▶ **TASK INSTRUCTIONS**: Begin at the line below that contains "Based on this". Repeat it and all remaining lines of the records exactly.

Spatial reasoning question data:
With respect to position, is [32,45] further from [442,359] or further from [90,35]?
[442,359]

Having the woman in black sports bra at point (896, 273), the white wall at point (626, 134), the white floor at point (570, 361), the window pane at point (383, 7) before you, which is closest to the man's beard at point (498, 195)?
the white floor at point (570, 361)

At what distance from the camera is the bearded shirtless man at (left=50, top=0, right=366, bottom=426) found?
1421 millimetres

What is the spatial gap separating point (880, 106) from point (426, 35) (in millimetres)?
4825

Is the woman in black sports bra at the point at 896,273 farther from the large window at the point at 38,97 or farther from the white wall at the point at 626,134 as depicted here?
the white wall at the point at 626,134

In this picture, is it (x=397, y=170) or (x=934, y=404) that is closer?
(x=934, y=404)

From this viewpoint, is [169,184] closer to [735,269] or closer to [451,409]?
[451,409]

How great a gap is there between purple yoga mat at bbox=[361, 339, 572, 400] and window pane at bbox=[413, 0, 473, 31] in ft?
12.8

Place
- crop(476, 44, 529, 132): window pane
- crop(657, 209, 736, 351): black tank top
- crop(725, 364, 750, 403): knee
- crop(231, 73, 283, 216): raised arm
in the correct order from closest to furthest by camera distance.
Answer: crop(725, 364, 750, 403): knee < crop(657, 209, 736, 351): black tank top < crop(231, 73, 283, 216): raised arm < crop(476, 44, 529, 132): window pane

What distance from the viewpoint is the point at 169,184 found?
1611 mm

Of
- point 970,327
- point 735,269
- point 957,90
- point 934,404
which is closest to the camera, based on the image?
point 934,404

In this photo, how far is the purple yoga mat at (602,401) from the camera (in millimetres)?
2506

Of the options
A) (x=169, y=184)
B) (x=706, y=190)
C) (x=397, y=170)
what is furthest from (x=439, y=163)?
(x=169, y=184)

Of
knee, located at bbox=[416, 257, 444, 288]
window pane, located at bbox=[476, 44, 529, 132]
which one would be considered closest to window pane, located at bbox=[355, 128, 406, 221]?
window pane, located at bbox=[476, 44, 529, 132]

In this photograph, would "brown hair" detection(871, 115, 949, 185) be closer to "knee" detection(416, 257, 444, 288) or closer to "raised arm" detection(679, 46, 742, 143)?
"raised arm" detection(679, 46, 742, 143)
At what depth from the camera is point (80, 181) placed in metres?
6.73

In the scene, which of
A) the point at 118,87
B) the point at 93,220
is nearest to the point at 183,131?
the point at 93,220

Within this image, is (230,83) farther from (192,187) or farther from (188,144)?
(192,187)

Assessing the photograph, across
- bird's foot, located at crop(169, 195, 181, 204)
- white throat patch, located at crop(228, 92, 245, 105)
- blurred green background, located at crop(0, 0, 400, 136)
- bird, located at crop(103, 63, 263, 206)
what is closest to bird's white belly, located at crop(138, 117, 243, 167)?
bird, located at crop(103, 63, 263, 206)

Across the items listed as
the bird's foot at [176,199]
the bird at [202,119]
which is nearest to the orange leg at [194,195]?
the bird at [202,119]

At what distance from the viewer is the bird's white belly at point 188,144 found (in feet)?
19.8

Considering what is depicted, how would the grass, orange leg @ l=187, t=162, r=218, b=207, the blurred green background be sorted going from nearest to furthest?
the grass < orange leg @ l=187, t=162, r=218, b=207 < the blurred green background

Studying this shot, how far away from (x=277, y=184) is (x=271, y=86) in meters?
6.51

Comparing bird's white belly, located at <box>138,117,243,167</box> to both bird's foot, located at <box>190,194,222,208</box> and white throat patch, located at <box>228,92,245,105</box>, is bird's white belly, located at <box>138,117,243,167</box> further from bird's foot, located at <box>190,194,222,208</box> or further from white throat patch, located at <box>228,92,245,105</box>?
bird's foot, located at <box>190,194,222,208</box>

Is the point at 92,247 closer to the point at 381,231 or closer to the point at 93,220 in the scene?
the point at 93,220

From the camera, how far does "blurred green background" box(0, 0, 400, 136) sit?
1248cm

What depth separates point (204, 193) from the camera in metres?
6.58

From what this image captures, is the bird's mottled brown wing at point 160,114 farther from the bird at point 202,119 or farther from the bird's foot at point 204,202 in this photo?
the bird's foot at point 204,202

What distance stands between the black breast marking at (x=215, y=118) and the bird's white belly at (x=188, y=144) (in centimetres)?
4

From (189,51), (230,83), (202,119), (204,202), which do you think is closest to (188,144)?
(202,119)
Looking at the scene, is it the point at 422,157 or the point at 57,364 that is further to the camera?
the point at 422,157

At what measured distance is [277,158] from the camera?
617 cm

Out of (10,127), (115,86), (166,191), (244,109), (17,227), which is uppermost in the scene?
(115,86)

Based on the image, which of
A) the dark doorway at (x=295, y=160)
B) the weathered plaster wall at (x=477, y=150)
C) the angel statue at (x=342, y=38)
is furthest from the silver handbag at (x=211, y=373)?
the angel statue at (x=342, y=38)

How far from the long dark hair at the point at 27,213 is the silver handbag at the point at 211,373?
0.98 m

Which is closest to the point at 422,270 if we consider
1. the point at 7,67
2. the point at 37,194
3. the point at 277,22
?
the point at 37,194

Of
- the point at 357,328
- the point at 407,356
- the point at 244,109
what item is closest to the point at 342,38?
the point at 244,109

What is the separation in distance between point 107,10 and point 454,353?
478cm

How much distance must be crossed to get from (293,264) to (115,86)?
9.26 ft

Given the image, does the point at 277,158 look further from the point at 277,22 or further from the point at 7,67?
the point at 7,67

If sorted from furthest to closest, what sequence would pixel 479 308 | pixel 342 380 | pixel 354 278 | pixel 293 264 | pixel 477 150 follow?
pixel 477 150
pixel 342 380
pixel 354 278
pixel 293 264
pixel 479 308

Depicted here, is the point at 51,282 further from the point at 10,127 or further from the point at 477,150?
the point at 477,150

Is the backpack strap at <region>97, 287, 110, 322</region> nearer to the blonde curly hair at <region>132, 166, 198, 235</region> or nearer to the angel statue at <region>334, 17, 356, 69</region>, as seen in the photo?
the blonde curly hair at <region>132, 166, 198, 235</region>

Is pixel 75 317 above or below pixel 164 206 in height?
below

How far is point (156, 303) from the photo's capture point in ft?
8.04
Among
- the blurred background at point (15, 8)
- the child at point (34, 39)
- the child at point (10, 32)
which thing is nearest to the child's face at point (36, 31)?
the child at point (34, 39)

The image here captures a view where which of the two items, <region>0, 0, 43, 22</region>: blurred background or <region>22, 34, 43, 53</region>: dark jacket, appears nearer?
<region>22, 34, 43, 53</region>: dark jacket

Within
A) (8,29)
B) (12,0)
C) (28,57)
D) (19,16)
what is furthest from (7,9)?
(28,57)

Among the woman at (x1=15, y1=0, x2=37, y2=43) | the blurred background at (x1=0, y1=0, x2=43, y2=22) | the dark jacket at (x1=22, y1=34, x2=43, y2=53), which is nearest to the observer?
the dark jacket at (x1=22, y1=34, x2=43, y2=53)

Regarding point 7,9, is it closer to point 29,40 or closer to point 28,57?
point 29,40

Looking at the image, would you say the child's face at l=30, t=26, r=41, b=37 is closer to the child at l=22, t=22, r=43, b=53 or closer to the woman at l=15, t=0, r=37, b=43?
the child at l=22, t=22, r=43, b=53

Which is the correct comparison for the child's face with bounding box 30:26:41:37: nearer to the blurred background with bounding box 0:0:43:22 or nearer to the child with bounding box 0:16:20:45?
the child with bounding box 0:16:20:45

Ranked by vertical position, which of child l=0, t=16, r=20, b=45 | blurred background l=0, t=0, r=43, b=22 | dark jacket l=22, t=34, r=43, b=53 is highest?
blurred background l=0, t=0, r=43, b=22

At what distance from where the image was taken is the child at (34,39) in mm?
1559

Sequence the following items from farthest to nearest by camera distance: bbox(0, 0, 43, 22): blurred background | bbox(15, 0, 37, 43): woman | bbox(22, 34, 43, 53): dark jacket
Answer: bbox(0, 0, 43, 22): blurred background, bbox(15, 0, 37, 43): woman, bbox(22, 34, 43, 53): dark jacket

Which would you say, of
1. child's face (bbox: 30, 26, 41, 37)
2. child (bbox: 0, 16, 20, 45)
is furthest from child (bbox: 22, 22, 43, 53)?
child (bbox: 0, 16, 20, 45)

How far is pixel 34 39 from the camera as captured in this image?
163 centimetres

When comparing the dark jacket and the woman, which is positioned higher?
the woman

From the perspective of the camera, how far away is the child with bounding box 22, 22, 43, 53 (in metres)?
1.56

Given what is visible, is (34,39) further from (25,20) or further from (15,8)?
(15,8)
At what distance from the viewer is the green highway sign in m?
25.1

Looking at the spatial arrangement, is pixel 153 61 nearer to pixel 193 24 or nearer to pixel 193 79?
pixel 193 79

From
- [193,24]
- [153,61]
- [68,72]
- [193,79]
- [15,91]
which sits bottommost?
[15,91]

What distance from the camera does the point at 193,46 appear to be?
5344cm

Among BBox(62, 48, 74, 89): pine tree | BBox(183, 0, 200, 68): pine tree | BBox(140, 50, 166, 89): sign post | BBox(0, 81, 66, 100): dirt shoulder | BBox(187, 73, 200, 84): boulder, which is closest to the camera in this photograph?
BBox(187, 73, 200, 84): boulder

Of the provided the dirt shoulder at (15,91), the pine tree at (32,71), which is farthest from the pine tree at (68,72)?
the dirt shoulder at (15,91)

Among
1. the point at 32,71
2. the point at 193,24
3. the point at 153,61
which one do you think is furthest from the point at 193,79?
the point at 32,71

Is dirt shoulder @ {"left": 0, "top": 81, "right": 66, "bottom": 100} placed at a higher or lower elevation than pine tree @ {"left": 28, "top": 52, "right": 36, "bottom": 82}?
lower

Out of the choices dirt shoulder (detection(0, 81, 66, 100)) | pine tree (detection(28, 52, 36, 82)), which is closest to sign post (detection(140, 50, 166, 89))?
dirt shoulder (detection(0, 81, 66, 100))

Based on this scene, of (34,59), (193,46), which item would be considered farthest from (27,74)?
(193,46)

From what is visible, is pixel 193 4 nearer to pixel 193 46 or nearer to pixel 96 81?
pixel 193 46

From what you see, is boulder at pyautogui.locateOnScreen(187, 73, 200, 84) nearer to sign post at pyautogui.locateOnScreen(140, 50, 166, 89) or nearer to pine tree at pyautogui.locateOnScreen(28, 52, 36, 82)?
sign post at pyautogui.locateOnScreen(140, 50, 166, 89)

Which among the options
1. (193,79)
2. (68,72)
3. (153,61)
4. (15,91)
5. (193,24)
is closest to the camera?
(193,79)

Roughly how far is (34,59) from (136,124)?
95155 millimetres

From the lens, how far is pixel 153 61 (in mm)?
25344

▶ **OUTPUT BELOW**:
Based on this scene, of (34,59), (193,46), which item would be considered farthest from (27,74)?
(193,46)

From what is visible, is pixel 193 4 nearer to pixel 193 46 or nearer to pixel 96 81?
pixel 193 46

From what you see, is boulder at pyautogui.locateOnScreen(187, 73, 200, 84) nearer to sign post at pyautogui.locateOnScreen(140, 50, 166, 89) or nearer to pine tree at pyautogui.locateOnScreen(28, 52, 36, 82)?
sign post at pyautogui.locateOnScreen(140, 50, 166, 89)

Which among the options
1. (193,79)
2. (68,72)
3. (153,61)
4. (15,91)
5. (193,24)
is closest to the camera?
(193,79)

Roughly how far is (34,59) from (136,124)?
95155 millimetres

From the lens, how far is pixel 153 61 (in mm)?
25344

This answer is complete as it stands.